Yet even as politicians learned always to yield to the NRA, polls continued to show broad public support for many gun-safety measures, especially including background checks to deny firearms to felons, the mentally ill, and domestic abusers. Initiative 594 discovered a way to transform that support into a political fact. It bypassed the state legislature to lay a gun-control measure directly before the voting public. Yesterday’s vote confirmed: The polls were right. If you ask them, the voters will approve gun restrictions.
Initiative 594 is a complex piece of legislation. Its text fills 18 pages, many of them technical changes to existing state statutes. Pages 2 through 6 are filled with a series of definitions to make the reader’s eyes glaze over. That didn’t stop voters. Neither did the presence on the ballot of a competition measure that actually relaxed background checks beyond even their present gelatinous condition. Washington voters passed this gun measure even as they reelected a Republican governing majority to their state Senate.
Initiative 594 was decisively leading in the polls even before the October 4 shooting at Washington’s Marysville-Pilchuck High School in which four students lost their lives, including the 15-year-old shooter. So strong was support for the initiative—nearly 2 to 1 through most of the fall—that the NRA effectively conceded the contest, with the result that supporters of the initiative outspent opponents by a margin of $10 million to barely half a million. (Initiative spending in Washington must be disclosed, but is not otherwise limited.)

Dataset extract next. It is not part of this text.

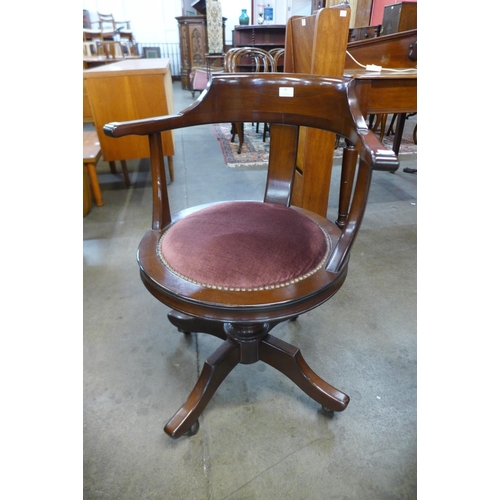 40 - A mahogany and fabric seated revolving desk chair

This rare retreat by the NRA sets an example of how gun safety might be extended state-by-state in the years ahead. The initiative’s effect is modest and compelling. Subject to a few carefully delineated exceptions (gifts between family members, loans of firearms to a person in imminent danger of bodily harm, genuine antiques that use ammunition no longer commercially sold, and so forth), any sale or transfer of any weapon must comply with the same terms and conditions that apply to a sale by a licensed gun dealer. In other words: no more gun show loophole. Gun shows may continue. Non-licensed venders may continue to offer guns at gun shows. But if a non-licensed vender finds a buyer, vender and buyer must proceed to a licensed gun dealer and submit the buyer’s name for a background check before the sale can be legally completed.
What’s the case against such a measure? The scenarios conjured by gun advocates to swing undecided voters sounded absurdly far-fetched: What about the woman who is being stalked—but who isn’t literally in imminent harm—who can’t get to a gun dealer for some reason to pass the background check herself—and wants to borrow a weapon from a friend? They rallied their base with a straightforward message of paranoia, that any measure to deny weapons to the mentally ill is the first step on the slippery slope to the total confiscation of all privately owned firearms, on the way to the imposition of a totalitarian regime across the United States. It’s troubling that such a message can rally one-third of a state’s voters. But the message of 594 is that while one-third may be enough to scare a congressman, it’s not enough to halt a well-funded voter initiative.